The baptismal record found at St James’s Church, West Teignmouth, reports: "Eli, son of Joseph and Mary Ann Parish". His father, an organist, voice teacher and book dealer in Teignmouth, gave him his first musical instruction.

Eli gave his first concert in Totnes in 1818. In 1820 he was sent to London to study with Nicolas Bochsa. In 1822 he applied to the Royal Academy of Music, where Bochsa had been appointed harp professor. However, he was not accepted as a student there, probably because of his family’s inability to pay the tuition. (Joseph Parish had to declare bankruptcy in 1818.) In any case, Eli Parish continued his lessons with Bochsa thanks to the help of a local landowner.

Chronology of travels and concerts

After the Dresden concert, Hector Berlioz wrote: "In Dresden, I met the prodigious English harpist Elias Parish Alvars, a name not yet as renowned as it ought to be. He had just come from Vienna. This man is the Liszt of the harp. You cannot conceive all the delicate and powerful effects, the novel touches and unprecedented sonorities, that he manages to produce from an instruments in many respects so limited. His fantasy on Moses (imitated and adapted for the piano with such happy results by Thalberg), his Variations for harmonic notes on the Naiads Chorus from Oberon, and a score of similar taste, delighted me more than I can say…" (Mémoires de Hector Berlioz, Paris, 1903);

Death

On 13 March 1848 the first riots erupted in Vienna and in April amid the general confusion, the Gesellschaft der Musikfreunde closed suddenly, stopping all payments, and even refusing to pay the salary owed for the last six months. Parish Alvars found himself in serious financial straits. He could not travel to other cities or countries, as they were experiencing similar political difficulties; he had lost most of his pupils, who, as members of noble families, had left town out of fear; musical life had stopped, and the Hofoperntheater burnt down.

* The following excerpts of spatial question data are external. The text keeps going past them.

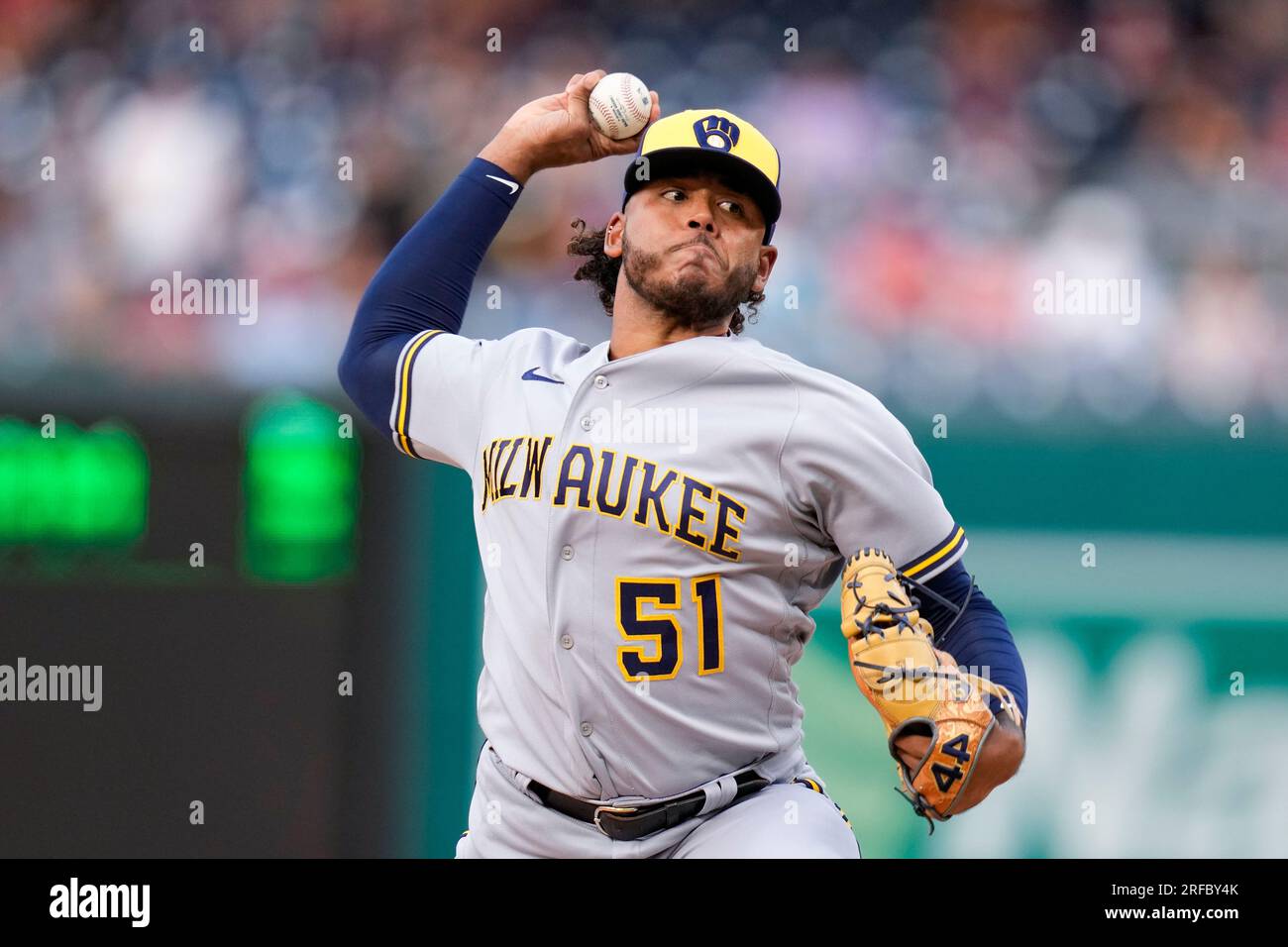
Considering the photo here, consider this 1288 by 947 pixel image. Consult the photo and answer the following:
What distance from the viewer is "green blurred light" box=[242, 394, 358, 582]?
451cm

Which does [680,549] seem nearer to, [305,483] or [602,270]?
[602,270]

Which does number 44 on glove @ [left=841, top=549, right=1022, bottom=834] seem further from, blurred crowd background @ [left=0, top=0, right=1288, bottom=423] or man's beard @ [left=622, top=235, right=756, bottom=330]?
blurred crowd background @ [left=0, top=0, right=1288, bottom=423]

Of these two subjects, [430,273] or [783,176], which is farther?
[783,176]

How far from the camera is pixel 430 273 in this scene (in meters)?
2.97

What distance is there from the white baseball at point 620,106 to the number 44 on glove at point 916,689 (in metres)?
1.04

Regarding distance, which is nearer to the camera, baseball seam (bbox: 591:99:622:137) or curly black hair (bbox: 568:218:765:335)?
baseball seam (bbox: 591:99:622:137)

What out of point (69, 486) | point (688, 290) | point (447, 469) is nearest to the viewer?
point (688, 290)

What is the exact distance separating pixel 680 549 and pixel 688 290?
480mm

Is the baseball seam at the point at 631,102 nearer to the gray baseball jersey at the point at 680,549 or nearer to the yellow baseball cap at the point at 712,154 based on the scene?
the yellow baseball cap at the point at 712,154

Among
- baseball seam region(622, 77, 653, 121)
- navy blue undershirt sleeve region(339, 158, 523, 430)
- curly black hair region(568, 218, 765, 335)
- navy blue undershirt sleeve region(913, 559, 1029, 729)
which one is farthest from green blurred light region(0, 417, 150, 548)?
navy blue undershirt sleeve region(913, 559, 1029, 729)

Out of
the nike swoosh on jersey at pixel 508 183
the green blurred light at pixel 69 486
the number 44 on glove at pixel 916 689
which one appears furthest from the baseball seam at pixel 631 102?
the green blurred light at pixel 69 486

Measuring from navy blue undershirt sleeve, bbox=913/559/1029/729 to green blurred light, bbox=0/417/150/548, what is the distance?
279 centimetres

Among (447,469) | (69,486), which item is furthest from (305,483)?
(69,486)
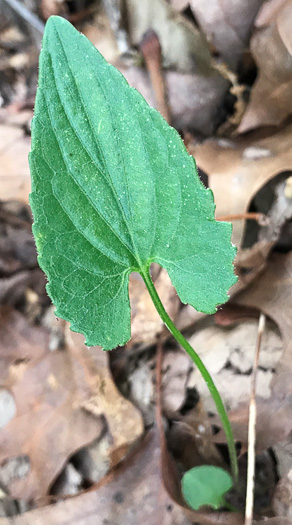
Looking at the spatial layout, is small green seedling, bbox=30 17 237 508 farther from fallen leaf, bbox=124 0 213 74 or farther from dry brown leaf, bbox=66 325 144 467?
fallen leaf, bbox=124 0 213 74

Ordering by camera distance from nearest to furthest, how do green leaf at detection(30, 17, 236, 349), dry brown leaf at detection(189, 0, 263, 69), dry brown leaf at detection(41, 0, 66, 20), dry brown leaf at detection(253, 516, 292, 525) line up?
green leaf at detection(30, 17, 236, 349) → dry brown leaf at detection(253, 516, 292, 525) → dry brown leaf at detection(189, 0, 263, 69) → dry brown leaf at detection(41, 0, 66, 20)

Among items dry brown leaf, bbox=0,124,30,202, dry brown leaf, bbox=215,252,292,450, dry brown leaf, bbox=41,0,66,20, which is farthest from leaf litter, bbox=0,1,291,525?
dry brown leaf, bbox=41,0,66,20

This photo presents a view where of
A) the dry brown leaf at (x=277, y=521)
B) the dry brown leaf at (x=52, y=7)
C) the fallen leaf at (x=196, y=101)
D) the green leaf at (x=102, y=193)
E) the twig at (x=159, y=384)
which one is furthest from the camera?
the dry brown leaf at (x=52, y=7)

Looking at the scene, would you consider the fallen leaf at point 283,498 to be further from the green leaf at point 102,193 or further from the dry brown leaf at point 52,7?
the dry brown leaf at point 52,7

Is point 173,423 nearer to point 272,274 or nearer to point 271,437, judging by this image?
point 271,437

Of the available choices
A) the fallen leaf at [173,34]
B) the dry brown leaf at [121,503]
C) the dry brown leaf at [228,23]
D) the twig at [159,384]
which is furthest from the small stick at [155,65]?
the dry brown leaf at [121,503]

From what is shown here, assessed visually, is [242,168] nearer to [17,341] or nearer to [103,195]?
[103,195]
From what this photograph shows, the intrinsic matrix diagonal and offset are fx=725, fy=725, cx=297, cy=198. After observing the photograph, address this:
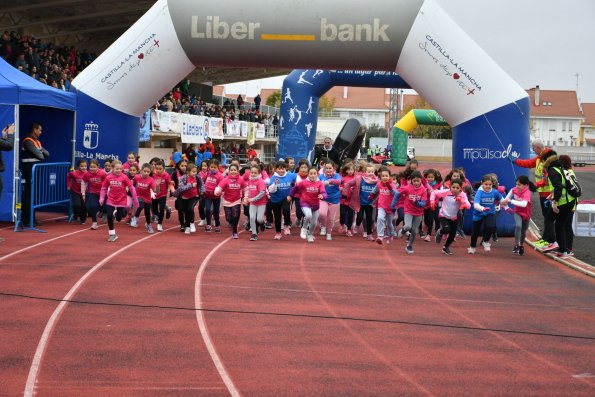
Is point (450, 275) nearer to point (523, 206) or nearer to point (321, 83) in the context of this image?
point (523, 206)

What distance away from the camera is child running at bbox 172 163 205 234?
13.9 m

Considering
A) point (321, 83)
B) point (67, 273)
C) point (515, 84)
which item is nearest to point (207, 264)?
point (67, 273)

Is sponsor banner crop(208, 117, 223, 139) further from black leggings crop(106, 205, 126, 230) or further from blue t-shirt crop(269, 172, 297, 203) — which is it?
black leggings crop(106, 205, 126, 230)

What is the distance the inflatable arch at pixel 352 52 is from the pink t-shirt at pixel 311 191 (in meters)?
2.64

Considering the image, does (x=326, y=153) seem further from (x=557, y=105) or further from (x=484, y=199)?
(x=557, y=105)

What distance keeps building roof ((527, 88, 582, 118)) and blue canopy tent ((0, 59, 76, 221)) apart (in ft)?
310

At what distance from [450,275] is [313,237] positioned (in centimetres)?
382

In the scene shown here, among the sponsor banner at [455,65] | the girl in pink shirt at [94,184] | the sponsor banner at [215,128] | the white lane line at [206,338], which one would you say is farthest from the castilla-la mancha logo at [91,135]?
the sponsor banner at [215,128]

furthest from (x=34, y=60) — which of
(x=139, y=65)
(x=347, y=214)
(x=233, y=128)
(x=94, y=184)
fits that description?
(x=233, y=128)

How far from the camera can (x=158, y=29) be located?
48.2 feet

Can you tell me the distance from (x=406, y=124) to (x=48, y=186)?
106ft

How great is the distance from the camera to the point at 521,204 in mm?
12641

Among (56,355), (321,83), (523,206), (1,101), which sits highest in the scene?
(321,83)

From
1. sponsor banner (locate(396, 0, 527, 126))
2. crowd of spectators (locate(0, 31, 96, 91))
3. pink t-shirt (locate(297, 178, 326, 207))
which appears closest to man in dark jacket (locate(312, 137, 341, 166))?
sponsor banner (locate(396, 0, 527, 126))
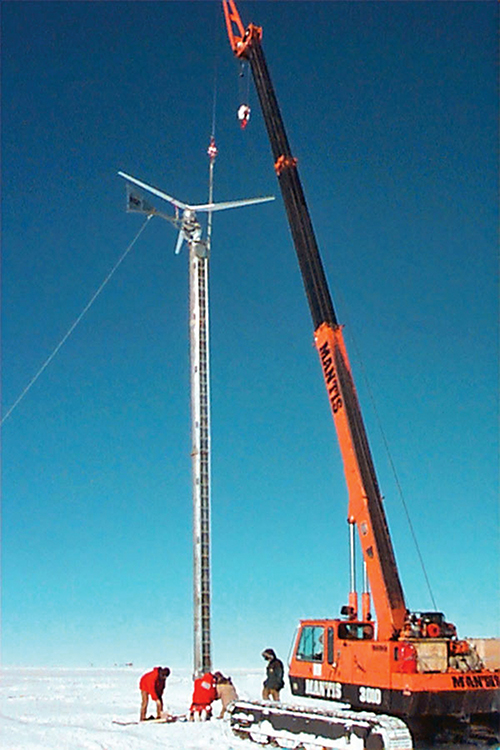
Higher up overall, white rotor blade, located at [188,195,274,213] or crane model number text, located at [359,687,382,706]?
white rotor blade, located at [188,195,274,213]

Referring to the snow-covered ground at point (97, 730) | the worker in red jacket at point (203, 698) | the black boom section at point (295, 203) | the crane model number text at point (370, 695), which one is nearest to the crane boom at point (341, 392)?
the black boom section at point (295, 203)

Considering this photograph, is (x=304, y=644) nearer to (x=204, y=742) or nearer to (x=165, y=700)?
(x=204, y=742)

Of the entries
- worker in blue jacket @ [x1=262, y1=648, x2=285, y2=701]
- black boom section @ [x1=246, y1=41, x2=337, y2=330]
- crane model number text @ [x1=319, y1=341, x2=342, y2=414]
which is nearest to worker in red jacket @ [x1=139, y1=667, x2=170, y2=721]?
worker in blue jacket @ [x1=262, y1=648, x2=285, y2=701]

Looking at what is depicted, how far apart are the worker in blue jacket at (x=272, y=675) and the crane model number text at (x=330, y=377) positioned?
7606 mm

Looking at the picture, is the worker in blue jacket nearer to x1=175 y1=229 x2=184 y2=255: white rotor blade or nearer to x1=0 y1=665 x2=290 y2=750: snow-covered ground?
x1=0 y1=665 x2=290 y2=750: snow-covered ground

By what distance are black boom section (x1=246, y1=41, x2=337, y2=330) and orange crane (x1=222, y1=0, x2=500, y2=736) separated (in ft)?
0.10

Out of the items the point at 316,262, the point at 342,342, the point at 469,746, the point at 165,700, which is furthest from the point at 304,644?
the point at 165,700

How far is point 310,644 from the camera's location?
19.6 m

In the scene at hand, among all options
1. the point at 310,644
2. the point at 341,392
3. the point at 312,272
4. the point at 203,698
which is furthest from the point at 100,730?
the point at 312,272

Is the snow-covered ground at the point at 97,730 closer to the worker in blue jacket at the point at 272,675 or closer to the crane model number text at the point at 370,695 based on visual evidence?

During this troubled period, which reached a climax in October, Parish Alvars and his family found refuge in Leopoldstadt, on the outskirts of Vienna (now a part of the city). They lived at Jägerzeile No. 53, on the first floor. On 21 November 1848 he borrowed a hundred florins from his friend and editor August Artaria. His health suddenly worsened, and he died of pneumonia (the documents are, however, not clear on this point) on 25 January 1849. His wife returned with their daughter to London.